Hi On Tue, May 14, 2013 at 6:13 PM, Sébastien Luttringer <seblu@seblu.net> wrote:
On Sat, May 11, 2013 at 8:26 PM, Anatol Pomozov <anatol.pomozov@gmail.com> wrote:
Hi everyone
Per discussion in 'pacman-dev' maillist [1] I implemented a tool that tries to find Arch out-of-date packages. The tool scans PKGBUILD files is /var/abs directory, extracts download url and then tries to probe download urls for the next version.
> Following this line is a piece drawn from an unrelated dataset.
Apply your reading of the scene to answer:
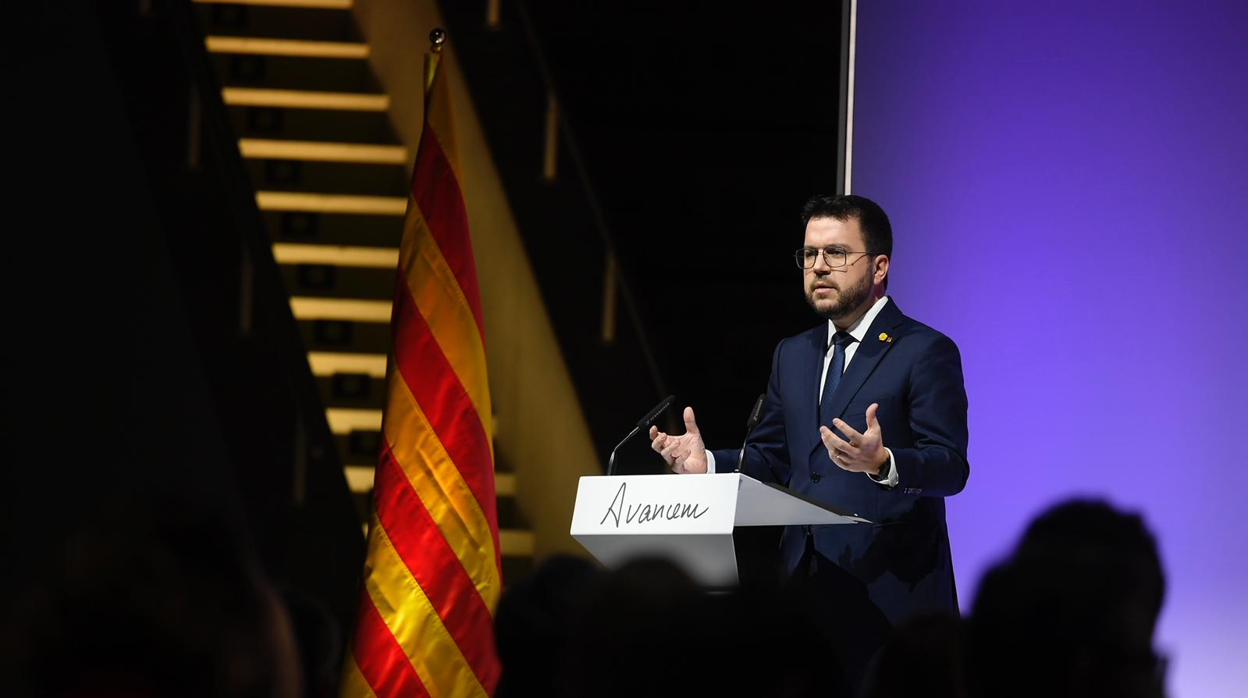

Next versions look like
X.Y.Z+1 X.Y+1.0 X+1.0.0
If any of the new versions presents on the download server it reports to user as 'new version available'.
Here is the tool sources https://github.com/anatol/pkgoutofdate To make its usage even more pleasant I added it to AUR https://aur.archlinux.org/packages/pkgoutofdate-git/
I use this[1] software since jully 2012 for my packages. Now, it handle comparaison against archweb, local pacman, abs tree, aur rpc or a local cache. You need to configure it[2] to check your packages, it's not automagic like yours by parsing abs tree. But I don't want that :)
Two tools implemented to solve the problem of discovering out-of-date packages indicates that this issue is important. Arch developer have you though about adding such functionality into standard Arch toolkit?